_STATED EXERCISE A_
In the security retrospective below, condense the paragraph beginning "ApexMCP uses Vault to store connector credentials" into a short bulleted list that keeps its main facts.

_EXCERPT TO READ_
━━━━━━
How We Hardened ApexMCP for Production: A Security Sprint Retrospective
Before opening ApexMCP to broader access, we ran a self-audit of the full production stack. We found seven issues serious enough to block launch. This post documents each one — what it was, how it got there, and how we fixed it.
We're publishing this because we think the MCP ecosystem benefits from honest technical writing about what production security actually involves. Security posturing ("we take security seriously") is everywhere. Specific postmortems are rare. Here's ours.
The Audit
We triaged findings into P0 (launch blockers), P1 (first sprint post-launch), and P2 (this quarter). The seven issues below are P0 and P1 — the ones we fixed before writing this post. Each one was real, exploitable in some scenario, and would have been embarrassing to disclose after the fact rather than before.
Finding 1: Vault Running in Dev Mode in Production
HashiCorp Vault launched with -dev flag in the production compose file
Dev mode stores all secrets in memory. Every restart wipes the vault. No persistence, no Shamir unseal, no audit backend.
ApexMCP uses Vault to store connector credentials — database connection strings, API keys, OAuth tokens. These are the most sensitive data in the system. Running Vault in dev mode meant every server restart silently deleted all stored credentials. We had been re-entering them manually after each deploy without fully understanding why they were disappearing.
More critically: dev mode uses a root token printed to stdout at startup. Anyone with access to container logs had a root Vault token.
File backend + 1-of-1 Shamir unseal
Vault now runs with a persistent file backend. On first deploy, vault-init.sh generates the unseal key and root token. The unseal key is stored as a GitHub Actions secret (VAULT_UNSEAL_KEY). The deploy pipeline runs vault-unseal.sh automatically after each restart. Root token is rotated and stored offline.
The migration was not seamless — dev-mode Vault contents are in-memory and gone on restart, so there were no credentials to migrate. All connector credentials had to be re-entered after the switch. That's the correct behavior; we just hadn't been tracking the data loss.
Finding 2: Hardcoded Admin Password Committed to the Repo
Zitadel bootstrap config contained a hardcoded plaintext password with passwordChangeRequired: false
Anyone with read access to the repository had god-mode credentials on the identity provider.
━━━━━━
_STATED EXERCISE B_
Arrange as a numbered list the lines of the entries below, from the first line of the entries through the line holding "Here is an image. Find all instances of cell.", inclusive, leaving out any blank lines.

[Collected data]
━━━━━━
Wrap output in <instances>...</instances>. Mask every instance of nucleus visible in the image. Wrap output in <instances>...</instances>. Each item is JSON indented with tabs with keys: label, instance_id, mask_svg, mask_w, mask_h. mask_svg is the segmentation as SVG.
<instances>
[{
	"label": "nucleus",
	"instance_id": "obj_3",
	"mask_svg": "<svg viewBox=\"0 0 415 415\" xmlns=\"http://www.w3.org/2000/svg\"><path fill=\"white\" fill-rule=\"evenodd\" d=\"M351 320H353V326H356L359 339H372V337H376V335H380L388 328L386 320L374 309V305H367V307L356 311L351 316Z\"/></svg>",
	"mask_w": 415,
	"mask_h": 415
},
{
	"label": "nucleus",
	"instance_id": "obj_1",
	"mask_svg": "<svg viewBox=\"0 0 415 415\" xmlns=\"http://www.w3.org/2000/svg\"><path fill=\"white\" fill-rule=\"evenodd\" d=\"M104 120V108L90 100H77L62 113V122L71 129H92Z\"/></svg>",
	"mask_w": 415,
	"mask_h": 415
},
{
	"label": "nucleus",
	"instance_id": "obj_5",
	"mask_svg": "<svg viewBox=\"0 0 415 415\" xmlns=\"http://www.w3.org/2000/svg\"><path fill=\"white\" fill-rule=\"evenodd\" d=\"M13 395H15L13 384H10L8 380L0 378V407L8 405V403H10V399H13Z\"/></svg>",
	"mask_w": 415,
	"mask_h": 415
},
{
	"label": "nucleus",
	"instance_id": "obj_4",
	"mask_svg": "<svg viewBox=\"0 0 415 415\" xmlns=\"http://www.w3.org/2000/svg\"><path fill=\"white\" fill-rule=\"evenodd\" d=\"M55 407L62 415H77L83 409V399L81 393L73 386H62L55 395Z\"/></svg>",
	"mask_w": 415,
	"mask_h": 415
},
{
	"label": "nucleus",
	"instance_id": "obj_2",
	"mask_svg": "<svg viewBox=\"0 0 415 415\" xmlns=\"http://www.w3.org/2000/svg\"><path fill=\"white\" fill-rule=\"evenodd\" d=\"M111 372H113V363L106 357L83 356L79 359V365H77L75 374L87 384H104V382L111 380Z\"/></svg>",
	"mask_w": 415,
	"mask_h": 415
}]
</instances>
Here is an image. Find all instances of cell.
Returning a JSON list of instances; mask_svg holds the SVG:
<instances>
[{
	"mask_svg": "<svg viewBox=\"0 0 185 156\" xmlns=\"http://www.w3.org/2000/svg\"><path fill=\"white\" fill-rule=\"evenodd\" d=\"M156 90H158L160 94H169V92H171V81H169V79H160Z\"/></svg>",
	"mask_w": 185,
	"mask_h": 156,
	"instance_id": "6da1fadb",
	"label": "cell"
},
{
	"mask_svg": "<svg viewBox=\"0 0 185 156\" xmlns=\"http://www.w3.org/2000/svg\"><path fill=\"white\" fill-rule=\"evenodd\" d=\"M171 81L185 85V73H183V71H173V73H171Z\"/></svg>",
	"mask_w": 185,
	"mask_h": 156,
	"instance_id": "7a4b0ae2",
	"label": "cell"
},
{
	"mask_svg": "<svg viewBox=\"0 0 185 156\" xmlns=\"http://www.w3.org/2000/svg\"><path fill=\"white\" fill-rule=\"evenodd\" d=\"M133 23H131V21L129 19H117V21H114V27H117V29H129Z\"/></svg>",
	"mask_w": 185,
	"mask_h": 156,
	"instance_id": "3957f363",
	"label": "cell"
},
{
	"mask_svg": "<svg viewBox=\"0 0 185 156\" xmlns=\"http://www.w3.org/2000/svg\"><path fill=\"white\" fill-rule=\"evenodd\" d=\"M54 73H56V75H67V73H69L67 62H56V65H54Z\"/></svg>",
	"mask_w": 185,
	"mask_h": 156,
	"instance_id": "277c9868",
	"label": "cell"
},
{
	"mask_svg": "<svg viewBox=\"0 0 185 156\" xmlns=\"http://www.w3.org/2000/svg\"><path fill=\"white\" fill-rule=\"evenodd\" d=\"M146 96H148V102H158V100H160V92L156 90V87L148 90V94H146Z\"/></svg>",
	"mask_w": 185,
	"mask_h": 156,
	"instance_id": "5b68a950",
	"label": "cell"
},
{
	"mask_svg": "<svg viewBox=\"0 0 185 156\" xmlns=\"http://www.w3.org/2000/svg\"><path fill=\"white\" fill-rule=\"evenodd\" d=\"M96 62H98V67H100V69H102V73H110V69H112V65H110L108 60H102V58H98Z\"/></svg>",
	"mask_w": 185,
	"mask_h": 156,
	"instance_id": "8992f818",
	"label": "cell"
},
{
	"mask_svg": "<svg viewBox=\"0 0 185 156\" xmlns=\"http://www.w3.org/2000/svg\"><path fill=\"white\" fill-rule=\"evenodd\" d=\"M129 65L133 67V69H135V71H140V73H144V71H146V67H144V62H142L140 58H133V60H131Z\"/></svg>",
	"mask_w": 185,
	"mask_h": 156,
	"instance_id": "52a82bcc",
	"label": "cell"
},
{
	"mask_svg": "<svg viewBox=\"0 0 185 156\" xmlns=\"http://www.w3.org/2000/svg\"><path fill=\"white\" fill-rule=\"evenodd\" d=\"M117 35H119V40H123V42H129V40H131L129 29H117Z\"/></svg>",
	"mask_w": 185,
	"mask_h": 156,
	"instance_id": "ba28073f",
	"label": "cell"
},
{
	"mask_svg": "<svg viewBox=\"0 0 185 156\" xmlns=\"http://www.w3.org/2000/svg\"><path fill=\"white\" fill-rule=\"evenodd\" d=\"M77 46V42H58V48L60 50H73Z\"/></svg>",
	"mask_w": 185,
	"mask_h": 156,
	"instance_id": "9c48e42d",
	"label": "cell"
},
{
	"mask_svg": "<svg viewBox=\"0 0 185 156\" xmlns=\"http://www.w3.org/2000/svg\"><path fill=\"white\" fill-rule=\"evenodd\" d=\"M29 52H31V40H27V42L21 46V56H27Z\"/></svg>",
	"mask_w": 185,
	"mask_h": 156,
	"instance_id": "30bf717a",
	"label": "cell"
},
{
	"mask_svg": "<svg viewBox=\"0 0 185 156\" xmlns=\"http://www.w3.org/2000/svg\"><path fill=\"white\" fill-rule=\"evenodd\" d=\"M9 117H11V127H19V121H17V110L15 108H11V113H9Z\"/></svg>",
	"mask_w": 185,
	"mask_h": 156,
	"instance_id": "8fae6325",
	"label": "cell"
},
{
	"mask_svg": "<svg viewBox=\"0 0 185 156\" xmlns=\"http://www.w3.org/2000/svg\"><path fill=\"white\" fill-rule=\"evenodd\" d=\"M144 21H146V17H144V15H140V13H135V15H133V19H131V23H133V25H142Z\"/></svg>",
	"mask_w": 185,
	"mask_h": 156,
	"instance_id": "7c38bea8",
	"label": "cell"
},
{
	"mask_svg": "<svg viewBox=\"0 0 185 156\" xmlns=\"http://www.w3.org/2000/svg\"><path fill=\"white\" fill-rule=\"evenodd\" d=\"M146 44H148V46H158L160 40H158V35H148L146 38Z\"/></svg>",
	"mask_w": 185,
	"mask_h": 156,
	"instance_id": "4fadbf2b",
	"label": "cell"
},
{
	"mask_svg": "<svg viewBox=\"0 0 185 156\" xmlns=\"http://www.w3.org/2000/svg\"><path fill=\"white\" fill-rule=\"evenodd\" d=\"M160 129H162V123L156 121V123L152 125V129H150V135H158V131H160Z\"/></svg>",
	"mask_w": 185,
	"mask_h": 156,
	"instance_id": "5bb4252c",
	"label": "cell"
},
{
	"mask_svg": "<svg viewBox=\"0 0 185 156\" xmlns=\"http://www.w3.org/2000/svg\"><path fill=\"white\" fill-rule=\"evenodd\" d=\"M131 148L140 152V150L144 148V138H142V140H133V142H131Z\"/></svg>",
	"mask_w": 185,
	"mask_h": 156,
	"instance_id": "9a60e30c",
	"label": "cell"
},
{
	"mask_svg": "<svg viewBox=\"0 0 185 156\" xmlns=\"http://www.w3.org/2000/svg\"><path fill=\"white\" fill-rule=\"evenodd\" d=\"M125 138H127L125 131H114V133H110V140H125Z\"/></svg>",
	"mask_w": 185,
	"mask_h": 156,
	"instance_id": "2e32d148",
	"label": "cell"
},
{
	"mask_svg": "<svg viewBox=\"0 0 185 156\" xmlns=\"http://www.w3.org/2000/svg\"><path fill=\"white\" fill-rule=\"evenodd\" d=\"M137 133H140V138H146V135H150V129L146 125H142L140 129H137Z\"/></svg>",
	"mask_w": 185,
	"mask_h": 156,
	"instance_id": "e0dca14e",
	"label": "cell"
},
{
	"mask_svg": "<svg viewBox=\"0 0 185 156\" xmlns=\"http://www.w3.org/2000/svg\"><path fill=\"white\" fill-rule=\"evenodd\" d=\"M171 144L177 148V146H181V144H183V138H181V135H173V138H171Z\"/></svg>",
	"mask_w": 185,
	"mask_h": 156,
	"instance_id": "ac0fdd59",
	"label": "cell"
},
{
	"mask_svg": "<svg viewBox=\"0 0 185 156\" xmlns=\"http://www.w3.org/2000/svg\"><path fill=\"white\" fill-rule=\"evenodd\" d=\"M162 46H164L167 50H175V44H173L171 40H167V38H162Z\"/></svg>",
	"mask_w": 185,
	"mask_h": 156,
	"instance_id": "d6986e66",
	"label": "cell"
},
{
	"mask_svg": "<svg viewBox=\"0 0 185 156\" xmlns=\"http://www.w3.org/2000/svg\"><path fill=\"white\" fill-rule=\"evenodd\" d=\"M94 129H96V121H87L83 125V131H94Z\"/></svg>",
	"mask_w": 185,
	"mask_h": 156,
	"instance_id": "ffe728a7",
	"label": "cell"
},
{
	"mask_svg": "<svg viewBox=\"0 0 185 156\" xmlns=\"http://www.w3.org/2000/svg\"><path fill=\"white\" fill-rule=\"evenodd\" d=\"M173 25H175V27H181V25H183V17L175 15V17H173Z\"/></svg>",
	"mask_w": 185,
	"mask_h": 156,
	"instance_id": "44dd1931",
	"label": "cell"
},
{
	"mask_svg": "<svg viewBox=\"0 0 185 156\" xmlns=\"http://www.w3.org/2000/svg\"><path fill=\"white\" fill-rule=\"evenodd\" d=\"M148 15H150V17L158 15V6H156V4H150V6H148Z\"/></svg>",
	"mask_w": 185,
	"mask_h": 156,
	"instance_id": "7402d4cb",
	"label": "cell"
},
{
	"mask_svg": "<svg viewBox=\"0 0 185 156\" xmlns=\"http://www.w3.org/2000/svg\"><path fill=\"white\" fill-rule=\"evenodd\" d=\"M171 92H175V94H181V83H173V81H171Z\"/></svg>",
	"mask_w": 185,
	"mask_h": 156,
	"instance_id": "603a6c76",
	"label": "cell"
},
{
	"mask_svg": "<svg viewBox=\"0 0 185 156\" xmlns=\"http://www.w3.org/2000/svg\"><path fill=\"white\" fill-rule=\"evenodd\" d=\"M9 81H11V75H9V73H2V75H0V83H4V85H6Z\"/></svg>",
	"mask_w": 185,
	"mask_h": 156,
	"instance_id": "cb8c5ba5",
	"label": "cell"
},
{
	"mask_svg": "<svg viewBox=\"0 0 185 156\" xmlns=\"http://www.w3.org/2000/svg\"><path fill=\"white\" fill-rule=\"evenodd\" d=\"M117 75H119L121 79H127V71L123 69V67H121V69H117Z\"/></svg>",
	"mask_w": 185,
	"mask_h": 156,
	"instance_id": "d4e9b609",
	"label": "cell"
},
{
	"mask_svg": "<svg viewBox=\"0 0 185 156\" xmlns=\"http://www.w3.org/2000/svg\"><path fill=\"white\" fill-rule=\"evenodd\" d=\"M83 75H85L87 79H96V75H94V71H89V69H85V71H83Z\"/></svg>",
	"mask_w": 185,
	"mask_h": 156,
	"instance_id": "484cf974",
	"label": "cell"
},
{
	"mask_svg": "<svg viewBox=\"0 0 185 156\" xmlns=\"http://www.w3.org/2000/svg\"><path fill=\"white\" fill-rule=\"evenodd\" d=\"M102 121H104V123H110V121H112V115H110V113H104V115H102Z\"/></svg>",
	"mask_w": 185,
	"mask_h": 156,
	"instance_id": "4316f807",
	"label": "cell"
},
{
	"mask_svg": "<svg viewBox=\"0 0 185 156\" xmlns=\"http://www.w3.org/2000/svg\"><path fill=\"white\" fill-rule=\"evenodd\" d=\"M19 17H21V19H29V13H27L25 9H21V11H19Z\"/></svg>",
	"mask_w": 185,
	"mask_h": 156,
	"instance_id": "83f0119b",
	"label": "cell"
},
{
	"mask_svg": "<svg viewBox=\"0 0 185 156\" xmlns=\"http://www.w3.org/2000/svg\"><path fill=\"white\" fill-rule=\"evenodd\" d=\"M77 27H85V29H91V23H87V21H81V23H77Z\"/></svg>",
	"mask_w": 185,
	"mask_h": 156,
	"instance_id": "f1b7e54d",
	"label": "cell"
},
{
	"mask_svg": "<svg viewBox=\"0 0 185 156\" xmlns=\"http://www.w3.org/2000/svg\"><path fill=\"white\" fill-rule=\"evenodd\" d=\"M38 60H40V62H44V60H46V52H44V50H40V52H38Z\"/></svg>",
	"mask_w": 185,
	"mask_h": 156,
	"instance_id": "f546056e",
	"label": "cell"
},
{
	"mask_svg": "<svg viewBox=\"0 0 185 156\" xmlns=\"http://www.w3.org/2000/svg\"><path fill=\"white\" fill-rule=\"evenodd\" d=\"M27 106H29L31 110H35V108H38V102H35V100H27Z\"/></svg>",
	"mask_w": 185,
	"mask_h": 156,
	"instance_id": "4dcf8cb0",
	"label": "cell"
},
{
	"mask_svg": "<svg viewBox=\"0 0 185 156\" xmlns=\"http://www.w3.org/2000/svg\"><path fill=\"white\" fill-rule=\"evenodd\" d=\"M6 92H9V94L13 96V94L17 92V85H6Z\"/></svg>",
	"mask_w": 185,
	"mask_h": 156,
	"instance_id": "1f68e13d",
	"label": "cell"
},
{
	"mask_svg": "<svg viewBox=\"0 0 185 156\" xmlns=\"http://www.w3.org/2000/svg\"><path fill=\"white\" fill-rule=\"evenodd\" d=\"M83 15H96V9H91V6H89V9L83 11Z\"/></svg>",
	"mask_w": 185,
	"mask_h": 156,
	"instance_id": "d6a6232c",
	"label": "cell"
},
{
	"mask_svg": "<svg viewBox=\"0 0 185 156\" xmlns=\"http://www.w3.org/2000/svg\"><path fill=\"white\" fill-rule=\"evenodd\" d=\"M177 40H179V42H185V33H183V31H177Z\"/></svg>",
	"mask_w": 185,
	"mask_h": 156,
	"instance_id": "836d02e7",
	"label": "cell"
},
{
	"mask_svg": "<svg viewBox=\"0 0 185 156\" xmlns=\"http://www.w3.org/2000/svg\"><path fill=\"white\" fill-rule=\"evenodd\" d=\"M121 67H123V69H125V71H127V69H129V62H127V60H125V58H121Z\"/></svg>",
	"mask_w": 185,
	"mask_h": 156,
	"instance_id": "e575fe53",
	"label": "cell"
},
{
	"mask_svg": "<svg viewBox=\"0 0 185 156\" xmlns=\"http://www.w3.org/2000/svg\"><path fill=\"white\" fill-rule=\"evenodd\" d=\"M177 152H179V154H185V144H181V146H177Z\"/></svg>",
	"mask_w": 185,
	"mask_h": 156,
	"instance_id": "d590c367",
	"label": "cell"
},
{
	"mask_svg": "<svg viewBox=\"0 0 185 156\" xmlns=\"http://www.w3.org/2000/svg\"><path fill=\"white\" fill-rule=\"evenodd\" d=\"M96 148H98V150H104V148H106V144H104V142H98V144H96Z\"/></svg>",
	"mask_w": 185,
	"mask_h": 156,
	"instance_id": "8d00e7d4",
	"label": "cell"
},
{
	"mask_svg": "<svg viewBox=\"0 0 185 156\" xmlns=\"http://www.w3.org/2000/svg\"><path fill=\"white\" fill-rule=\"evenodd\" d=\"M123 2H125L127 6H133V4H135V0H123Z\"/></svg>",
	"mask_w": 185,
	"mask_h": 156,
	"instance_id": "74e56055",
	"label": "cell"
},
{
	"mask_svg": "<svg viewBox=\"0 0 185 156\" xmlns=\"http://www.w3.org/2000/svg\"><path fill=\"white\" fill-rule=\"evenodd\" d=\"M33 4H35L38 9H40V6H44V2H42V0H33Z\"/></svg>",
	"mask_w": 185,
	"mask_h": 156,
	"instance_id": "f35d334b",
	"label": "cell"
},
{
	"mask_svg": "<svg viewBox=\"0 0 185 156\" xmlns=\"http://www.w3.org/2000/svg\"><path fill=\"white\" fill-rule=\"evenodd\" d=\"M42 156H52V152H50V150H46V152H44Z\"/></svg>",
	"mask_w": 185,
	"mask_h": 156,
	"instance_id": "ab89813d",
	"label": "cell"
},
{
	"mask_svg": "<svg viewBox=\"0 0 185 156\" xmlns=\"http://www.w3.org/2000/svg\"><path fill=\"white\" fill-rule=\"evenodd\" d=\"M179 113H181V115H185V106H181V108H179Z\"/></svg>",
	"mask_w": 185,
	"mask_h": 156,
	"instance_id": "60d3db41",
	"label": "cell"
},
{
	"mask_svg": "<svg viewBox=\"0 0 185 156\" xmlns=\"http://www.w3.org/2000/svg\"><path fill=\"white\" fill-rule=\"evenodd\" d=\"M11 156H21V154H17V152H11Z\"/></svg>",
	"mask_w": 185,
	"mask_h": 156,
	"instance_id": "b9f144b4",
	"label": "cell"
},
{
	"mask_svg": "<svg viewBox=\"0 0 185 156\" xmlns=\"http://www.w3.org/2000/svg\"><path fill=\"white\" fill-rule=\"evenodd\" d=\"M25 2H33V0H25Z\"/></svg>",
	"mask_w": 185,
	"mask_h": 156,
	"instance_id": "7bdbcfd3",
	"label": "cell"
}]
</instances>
━━━━━━
_FULL SOLUTION A_
- ApexMCP stores connector credentials (database connection strings, API keys, OAuth tokens) in Vault. These are the most sensitive data in the system.
- Because Vault ran in dev mode, every server restart silently deleted all stored credentials.
- The team had been re-entering the credentials by hand after each deploy without fully understanding why they disappeared.

_FULL SOLUTION B_
1. Wrap output in <instances>...</instances>. Mask every instance of nucleus visible in the image. Wrap output in <instances>...</instances>. Each item is JSON indented with tabs with keys: label, instance_id, mask_svg, mask_w, mask_h. mask_svg is the segmentation as SVG.
2. <instances>
3. [{
4. 	"label": "nucleus",
5. 	"instance_id": "obj_3",
6. 	"mask_svg": "<svg viewBox=\"0 0 415 415\" xmlns=\"http://www.w3.org/2000/svg\"><path fill=\"white\" fill-rule=\"evenodd\" d=\"M351 320H353V326H356L359 339H372V337H376V335H380L388 328L386 320L374 309V305H367V307L356 311L351 316Z\"/></svg>",
7. 	"mask_w": 415,
8. 	"mask_h": 415
9. },
10. {
11. 	"label": "nucleus",
12. 	"instance_id": "obj_1",
13. 	"mask_svg": "<svg viewBox=\"0 0 415 415\" xmlns=\"http://www.w3.org/2000/svg\"><path fill=\"white\" fill-rule=\"evenodd\" d=\"M104 120V108L90 100H77L62 113V122L71 129H92Z\"/></svg>",
14. 	"mask_w": 415,
15. 	"mask_h": 415
16. },
17. {
18. 	"label": "nucleus",
19. 	"instance_id": "obj_5",
20. 	"mask_svg": "<svg viewBox=\"0 0 415 415\" xmlns=\"http://www.w3.org/2000/svg\"><path fill=\"white\" fill-rule=\"evenodd\" d=\"M13 395H15L13 384H10L8 380L0 378V407L8 405V403H10V399H13Z\"/></svg>",
21. 	"mask_w": 415,
22. 	"mask_h": 415
23. },
24. {
25. 	"label": "nucleus",
26. 	"instance_id": "obj_4",
27. 	"mask_svg": "<svg viewBox=\"0 0 415 415\" xmlns=\"http://www.w3.org/2000/svg\"><path fill=\"white\" fill-rule=\"evenodd\" d=\"M55 407L62 415H77L83 409V399L81 393L73 386H62L55 395Z\"/></svg>",
28. 	"mask_w": 415,
29. 	"mask_h": 415
30. },
31. {
32. 	"label": "nucleus",
33. 	"instance_id": "obj_2",
34. 	"mask_svg": "<svg viewBox=\"0 0 415 415\" xmlns=\"http://www.w3.org/2000/svg\"><path fill=\"white\" fill-rule=\"evenodd\" d=\"M111 372H113V363L106 357L83 356L79 359V365H77L75 374L87 384H104V382L111 380Z\"/></svg>",
35. 	"mask_w": 415,
36. 	"mask_h": 415
37. }]
38. </instances>
39. Here is an image. Find all instances of cell.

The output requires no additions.